**Data section:**
· · · · ·

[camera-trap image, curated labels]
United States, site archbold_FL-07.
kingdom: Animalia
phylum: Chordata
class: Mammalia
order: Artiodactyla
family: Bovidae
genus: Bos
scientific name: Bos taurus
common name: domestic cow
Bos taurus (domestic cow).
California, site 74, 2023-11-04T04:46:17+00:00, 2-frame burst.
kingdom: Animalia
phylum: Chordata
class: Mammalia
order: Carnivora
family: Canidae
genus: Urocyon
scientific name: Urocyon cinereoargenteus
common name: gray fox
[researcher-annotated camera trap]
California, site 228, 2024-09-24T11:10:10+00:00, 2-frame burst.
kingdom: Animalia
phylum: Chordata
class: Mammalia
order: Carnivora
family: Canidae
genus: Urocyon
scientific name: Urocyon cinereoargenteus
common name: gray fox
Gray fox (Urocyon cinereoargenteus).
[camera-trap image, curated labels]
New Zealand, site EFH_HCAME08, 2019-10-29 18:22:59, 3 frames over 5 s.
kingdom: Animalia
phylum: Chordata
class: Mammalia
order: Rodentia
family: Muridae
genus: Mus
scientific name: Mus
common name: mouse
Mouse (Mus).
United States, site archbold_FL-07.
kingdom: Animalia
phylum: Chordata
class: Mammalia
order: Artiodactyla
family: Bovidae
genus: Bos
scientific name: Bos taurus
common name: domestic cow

· · · · ·

**Aim of the exercise:**
Using the data above, return each line exactly as written.

**The completed task:**
[camera-trap image, curated labels]
United States, site archbold_FL-07.
kingdom: Animalia
phylum: Chordata
class: Mammalia
order: Artiodactyla
family: Bovidae
genus: Bos
scientific name: Bos taurus
common name: domestic cow
Bos taurus (domestic cow).
California, site 74, 2023-11-04T04:46:17+00:00, 2-frame burst.
kingdom: Animalia
phylum: Chordata
class: Mammalia
order: Carnivora
family: Canidae
genus: Urocyon
scientific name: Urocyon cinereoargenteus
common name: gray fox
[researcher-annotated camera trap]
California, site 228, 2024-09-24T11:10:10+00:00, 2-frame burst.
kingdom: Animalia
phylum: Chordata
class: Mammalia
order: Carnivora
family: Canidae
genus: Urocyon
scientific name: Urocyon cinereoargenteus
common name: gray fox
Gray fox (Urocyon cinereoargenteus).
[camera-trap image, curated labels]
New Zealand, site EFH_HCAME08, 2019-10-29 18:22:59, 3 frames over 5 s.
kingdom: Animalia
phylum: Chordata
class: Mammalia
order: Rodentia
family: Muridae
genus: Mus
scientific name: Mus
common name: mouse
Mouse (Mus).
United States, site archbold_FL-07.
kingdom: Animalia
phylum: Chordata
class: Mammalia
order: Artiodactyla
family: Bovidae
genus: Bos
scientific name: Bos taurus
common name: domestic cow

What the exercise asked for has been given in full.